La cultura pesantemente psichiatra in cui viviamo spesso fa sembrare che approcci alternativi non possano essere efficaci, perché sembrano meno scientifici (come se la diagnosi psichiatrica fosse scientifica, e come se una buona scienza sostenesse fermamente l'efficacia e la sicurezza degli psicofarmaci) di quanto non facciano gli approcci tradizionali alla terapia e alla droga. Ma ci sono ampie prove dell'efficacia di tali approcci come il coinvolgimento in qualsiasi arte, servizio alla comunità, azione politica, esercizio fisico, esposizione alla natura e connessioni spirituali, come vi è l'importanza dell'amicizia, la libertà dalla povertà, l'oppressione e violenza. In testimonianza alla legislatura statale del Rhode Island molti anni fa, ho parlato contro i tagli ai finanziamenti per le arti nelle scuole, affermando che se ogni studente partecipasse alle arti dall'asilo in poi, ci sarebbero molte meno persone nelle prigioni e negli ospedali psichiatrici.

Anche potenti ed efficaci in modi positivi sono depatologizzare esplicitamente e approcci relativistici. Riguardo alla depatologizzazione, il dott. Vincent Felitti della ricerca sulle esperienze infantili avverse è un lodevole pioniere nel cambiare l'approccio ai problemi delle persone chiedendo: "Cosa c'è di sbagliato in te?" (Patologizzando il sofferente) a "Cosa ti è successo?" e aiutare il sofferente a capire le origini dei propri problemi in modi che non sono la colpa o la patologia delle vittime e rendere più facile concentrarsi su quali tipi di supporto e aiuto saranno suscettibili di spostare la persona al di là degli effetti del trauma e in un più felice vita.

Un approccio relativistico comporta il superamento del tipico Pensiero Noi / Loro che caratterizza la classificazione di alcune persone come malate di mente e il resto come normali. Può includere chiarire al bambino che le loro difficoltà derivano dal reagire a esperienze sconvolgenti che potrebbero turbare qualcuno, ridurre il loro sentimento che qualcosa deve essere sbagliato con loro a causa del modo in cui hanno affrontato sconvolgimenti o traumi. In relazione a ciò, è utile chiarire che la società – ei tradizionali professionisti della salute mentale – che spesso descrivono come patologia nei bambini (e negli adulti) possono essere in realtà i modi in cui hanno trovato di affrontare e sopravvivere di fronte alle avversità e quindi in un senso importante sono stati i punti di forza a causa del loro valore di sopravvivenza. Una volta stabilito il rispetto per il coping, dando al bambino un maggiore rispetto di sé, è spesso più facile aiutare il bambino a guardare i modi in cui i loro stili di coping possono metterli in difficoltà che preferiscono evitare e continuare ad aiutarli trovare modi meno rischiosi per far fronte.

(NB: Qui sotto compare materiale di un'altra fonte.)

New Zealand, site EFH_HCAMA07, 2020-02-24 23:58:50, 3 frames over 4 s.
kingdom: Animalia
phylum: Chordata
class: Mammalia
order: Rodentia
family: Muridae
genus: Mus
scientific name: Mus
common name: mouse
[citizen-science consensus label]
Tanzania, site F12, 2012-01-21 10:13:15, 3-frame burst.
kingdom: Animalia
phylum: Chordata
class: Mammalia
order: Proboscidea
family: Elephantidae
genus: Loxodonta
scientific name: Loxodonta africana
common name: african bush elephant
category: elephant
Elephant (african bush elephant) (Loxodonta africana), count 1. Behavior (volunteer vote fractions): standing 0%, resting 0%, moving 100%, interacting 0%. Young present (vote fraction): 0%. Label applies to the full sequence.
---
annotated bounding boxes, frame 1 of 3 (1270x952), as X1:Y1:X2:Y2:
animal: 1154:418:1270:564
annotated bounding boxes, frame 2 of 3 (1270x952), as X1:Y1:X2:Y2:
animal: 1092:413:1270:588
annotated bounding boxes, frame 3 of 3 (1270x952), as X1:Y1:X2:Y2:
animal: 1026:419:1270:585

Per quanto riguarda i bambini che hanno "disabilità" o differenze di apprendimento, l'approccio relativistico può essere utile. Implica l'insegnamento sia del bambino che sta lottando con le attività scolastiche e altri bambini vicini a quel bambino (famiglia, compagni di classe, amici di quartiere) che tutti di ogni età hanno punti di forza e di debolezza, che variano enormemente da una persona all'altra, che molti di questi sono innati e di cui non vergognarsi, e quelli le cui debolezze rientrano in certe categorie (specialmente le materie scolastiche) sono quelli che sono etichettati con disabilità ma che molte altre persone hanno grossi problemi con altri tipi di compiti e abilità che avvengono non essere enfatizzato a scuola. Questo è ovviamente un modo per insegnare ai bambini la grande varietà di differenze individuali che caratterizzano gli esseri umani.